__Document excerpt__:

Angelo Becciu, 75, a former adviser to Pope Francis who was once considered a papal contender himself, was the most senior clergyman in the Catholic Church to face a Vatican criminal court. He and nine other defendants, including financiers, lawyers and ex-Vatican employees, were on trial for accusations of financial crimes focused on an opaque London property deal.

Court president Giuseppe Pignatone read out the verdict on Saturday, with Becciu accused of embezzlement, abuse of office and witness tampering. Prosecutor Alessandro Diddi had requested seven years and three months in jail for Becciu, and between almost four and 13 years for the others.

His lawyer, Fabio Viglione, said they respected the sentence but would "certainly" appeal. He was also handed an €8,000 fine. At the heart of the trial is the €350 million($380 million) purchase of a luxury property in London, as part of an investment that began in 2014 and ended up costing the Vatican tens of millions of euros.

__Source material__:
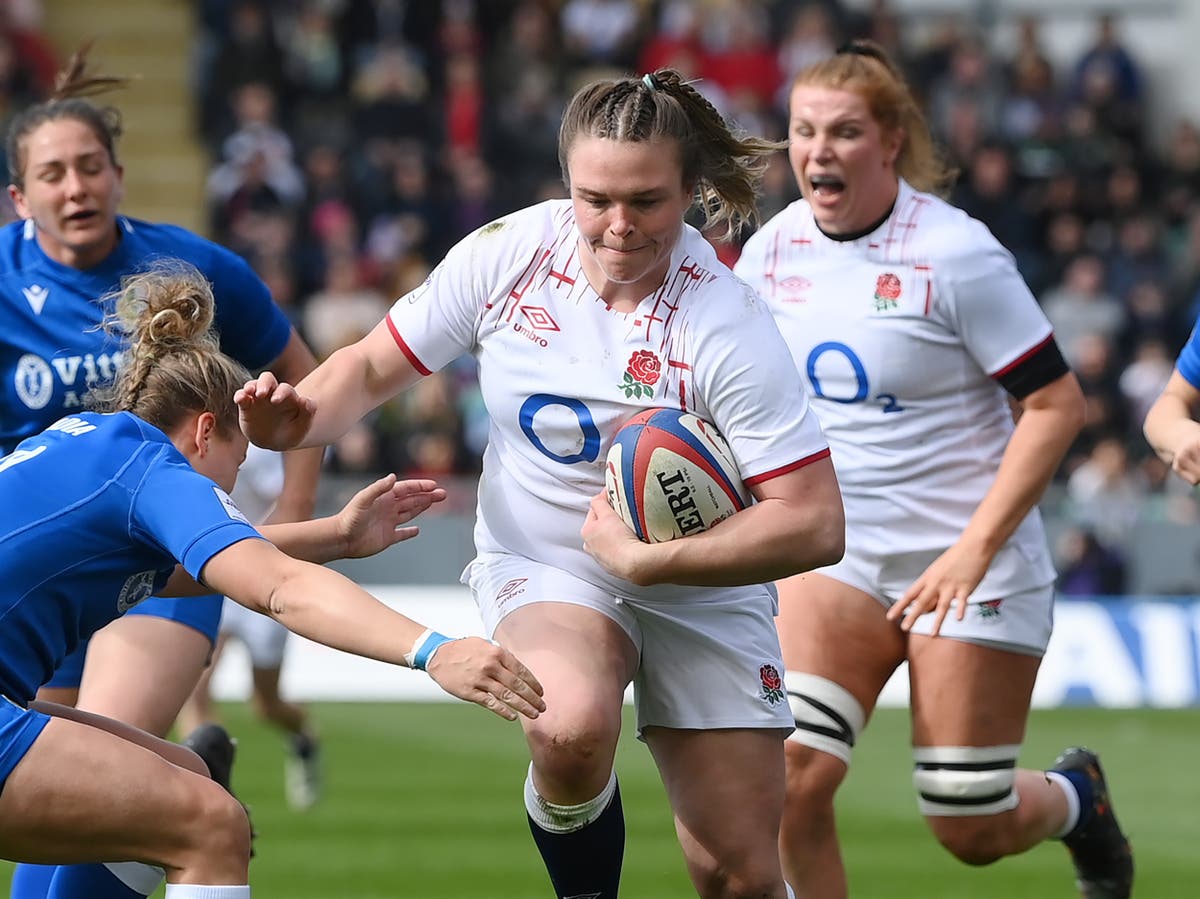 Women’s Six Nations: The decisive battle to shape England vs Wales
---
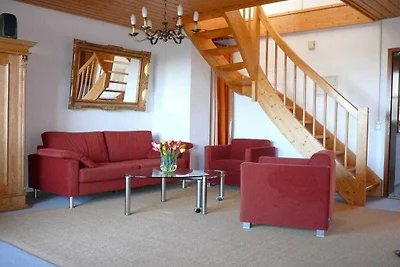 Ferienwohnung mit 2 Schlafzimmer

__Exercise description__: Can you carry on the news excerpt about Angelo Becciu's trial in the Vatican criminal court, starting after its final sentence?

__Answer for this exercise__:
The trial, which began in July 2021, has shone a light on the Holy See's murky finances, which Pope Francis has sought to clean up since taking the helm of the Catholic Church in March 2013. It is also a test of his reforms. Just weeks before the trial, Francis gave the Vatican's civilian courts the power to try cardinals and bishops, where previously they were judged by a court presided over by cardinals.

Becciu had always strongly protested his innocence, denouncing the accusations against him as "totally unfounded" and insisting he never took a cent.

Meanwhile, the Holy See viewed itself as "an offended party" and has asked – through Secretary of State Pietro Parolin – for the court to "punish all crimes." Four Vatican entities are civil parties. They had requested compensation from the defendants, including 177 million euros for moral and reputational damage.

Since the trial opened, there have been more than 80 hearings in the dedicated room within the Vatican Museums, where a portrait of a smiling Pope Francis hangs on the wall. The process had been mired by procedural wrangling, with defense lawyers complaining about a lack of access to key evidence.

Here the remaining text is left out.